Va. Beach city council discuss a sports arena, police body cameras and Hurricane Matthew damage

VIRGINIA BEACH, Va. (WVEC) City council members got right to work during their first meeting of the year Tuesday night. Agenda items included building a sports arena, equipping police officers with body cameras, reviewing the damage caused by Hurricane Matthew.

Arena

An oceanfront sports and entertainment arena is once again a possibility. Now that the city council has given a developer more time to get a loan to build it.

Council members voted eight to three to give developer, United States Management, a sixty day extension to secure enough funding for the proposed 18,000 seat arena, which is estimated to cost about $200,000.

This is now the second time the city has granted USM an extension. USM’s Chief Financial Officer, Valarie Wilkinson, says USM already has a financer for the project, but won't say who.

“We're requesting the sixty day extension to allow the bank to finalize their credit and legal review process. We are not asking for any changes to our underlying agreement, any additional financial support from the city, or to extend any of the other dates in our agreement,” Wilkinson says. 

Body Cameras

The Virginia Beach Police Chief, Jim Cevera, gave a presentation about the department's progress toward using body cameras.

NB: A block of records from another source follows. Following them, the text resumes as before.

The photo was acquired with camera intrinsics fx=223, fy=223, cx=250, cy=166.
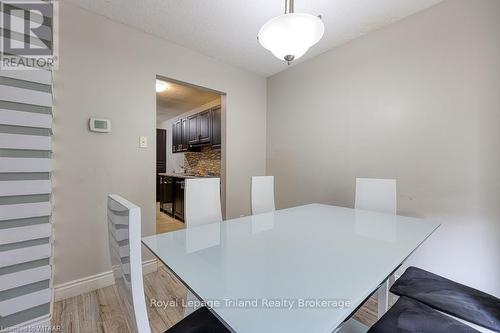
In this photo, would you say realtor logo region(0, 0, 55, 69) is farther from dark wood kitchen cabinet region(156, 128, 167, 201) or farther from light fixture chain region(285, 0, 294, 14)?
dark wood kitchen cabinet region(156, 128, 167, 201)

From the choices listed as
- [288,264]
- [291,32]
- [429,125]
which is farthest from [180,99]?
[288,264]

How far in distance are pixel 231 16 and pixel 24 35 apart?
4.92 feet

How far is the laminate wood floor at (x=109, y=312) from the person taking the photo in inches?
59.9

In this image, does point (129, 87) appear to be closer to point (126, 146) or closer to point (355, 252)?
point (126, 146)

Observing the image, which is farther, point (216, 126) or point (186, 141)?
point (186, 141)

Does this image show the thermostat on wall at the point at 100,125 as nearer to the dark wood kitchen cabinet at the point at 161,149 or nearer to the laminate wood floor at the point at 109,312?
the laminate wood floor at the point at 109,312

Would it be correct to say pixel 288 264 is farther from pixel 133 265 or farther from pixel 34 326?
pixel 34 326

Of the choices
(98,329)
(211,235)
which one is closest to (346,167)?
(211,235)

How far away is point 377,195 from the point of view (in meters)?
1.98

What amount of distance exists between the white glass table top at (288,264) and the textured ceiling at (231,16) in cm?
176

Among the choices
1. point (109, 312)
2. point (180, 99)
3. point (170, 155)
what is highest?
point (180, 99)

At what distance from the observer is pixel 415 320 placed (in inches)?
35.9

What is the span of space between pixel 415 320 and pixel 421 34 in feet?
7.29

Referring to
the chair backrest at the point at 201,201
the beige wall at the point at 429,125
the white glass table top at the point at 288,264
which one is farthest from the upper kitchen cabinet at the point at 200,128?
the white glass table top at the point at 288,264
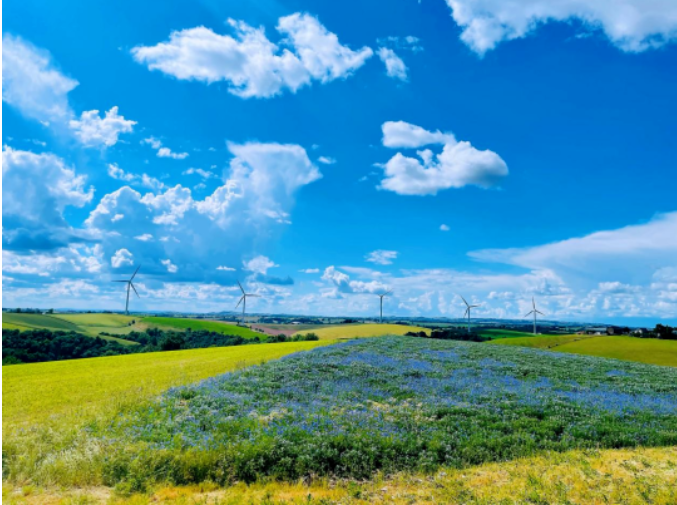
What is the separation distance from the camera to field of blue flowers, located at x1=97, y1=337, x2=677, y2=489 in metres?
12.2

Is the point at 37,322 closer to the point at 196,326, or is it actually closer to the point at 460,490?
the point at 196,326

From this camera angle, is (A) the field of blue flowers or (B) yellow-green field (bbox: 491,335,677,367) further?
(B) yellow-green field (bbox: 491,335,677,367)

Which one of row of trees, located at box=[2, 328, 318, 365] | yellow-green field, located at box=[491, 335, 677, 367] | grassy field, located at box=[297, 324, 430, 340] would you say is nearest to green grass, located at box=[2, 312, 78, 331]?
row of trees, located at box=[2, 328, 318, 365]

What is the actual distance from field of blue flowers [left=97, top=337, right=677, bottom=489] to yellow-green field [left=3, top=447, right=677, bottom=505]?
0.65 meters

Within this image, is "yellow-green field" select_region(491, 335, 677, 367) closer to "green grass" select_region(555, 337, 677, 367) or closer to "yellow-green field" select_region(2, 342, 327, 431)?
"green grass" select_region(555, 337, 677, 367)

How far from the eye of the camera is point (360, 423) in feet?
50.2

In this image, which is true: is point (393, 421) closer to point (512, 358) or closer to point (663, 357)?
point (512, 358)

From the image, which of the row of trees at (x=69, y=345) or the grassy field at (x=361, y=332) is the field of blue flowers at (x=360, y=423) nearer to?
the grassy field at (x=361, y=332)

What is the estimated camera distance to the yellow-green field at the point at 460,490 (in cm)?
1037

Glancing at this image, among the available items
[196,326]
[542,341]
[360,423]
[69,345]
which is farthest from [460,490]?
[196,326]

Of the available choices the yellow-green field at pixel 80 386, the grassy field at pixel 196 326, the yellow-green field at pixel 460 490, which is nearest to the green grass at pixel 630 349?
the yellow-green field at pixel 460 490

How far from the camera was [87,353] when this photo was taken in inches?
3118

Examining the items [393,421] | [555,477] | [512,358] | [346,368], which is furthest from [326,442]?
[512,358]

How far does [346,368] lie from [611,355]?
159 feet
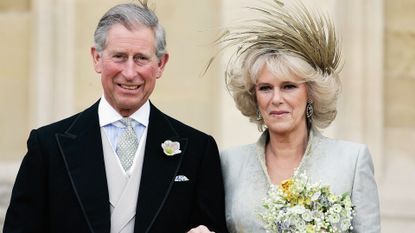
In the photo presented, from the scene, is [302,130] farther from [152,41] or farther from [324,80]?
[152,41]

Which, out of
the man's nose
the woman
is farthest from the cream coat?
the man's nose

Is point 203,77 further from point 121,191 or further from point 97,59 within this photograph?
point 121,191

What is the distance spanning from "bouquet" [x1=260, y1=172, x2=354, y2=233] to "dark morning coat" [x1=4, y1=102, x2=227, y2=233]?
0.33m

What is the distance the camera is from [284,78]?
207 inches

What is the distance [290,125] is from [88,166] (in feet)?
2.74

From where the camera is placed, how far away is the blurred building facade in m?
7.80

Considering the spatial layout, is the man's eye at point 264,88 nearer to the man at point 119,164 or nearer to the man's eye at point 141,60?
the man at point 119,164

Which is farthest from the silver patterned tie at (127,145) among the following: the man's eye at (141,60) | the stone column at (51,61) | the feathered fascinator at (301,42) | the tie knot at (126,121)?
the stone column at (51,61)

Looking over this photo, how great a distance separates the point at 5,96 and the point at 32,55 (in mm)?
338

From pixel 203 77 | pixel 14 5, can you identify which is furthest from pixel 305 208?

Cevera says by 2020 all 450 Virginia Beach police officers will get equipped with a body camera. The department plans to phase in the program with about 100 officers getting cameras during each of the next four years.

The first phase is set to begin June first.

The biggest challenge Cevera says is cost, which will be about $6,000,000 through 2021. Those costs include ongoing data storage and hiring additional staff to review all of the camera footage.

Another concern he says is if or when an officer needs to stop the camera from recording, like if he or she needs to testify in court. 

“If an officer inadvertently turns the camera on they report that and then that particular piece of footage can be deleted only by and administrator, like a program administrator,” Cevera says.

Hurricane Matthew

The Virginia Beach Deputy Emergency Management Coordinator, Erin Sutton, also gave an update on the long-term recovery efforts following Hurricane Matthew.

Sutton says staff with FEMA visited more than 5,400 in Virginia Beach and handed out about $6,000,000 in assistance. FEMA also approved more than 250 small business loans worth about $9,500,000.

Tuesday, January 3 was the last day to apply for FEMA assistance.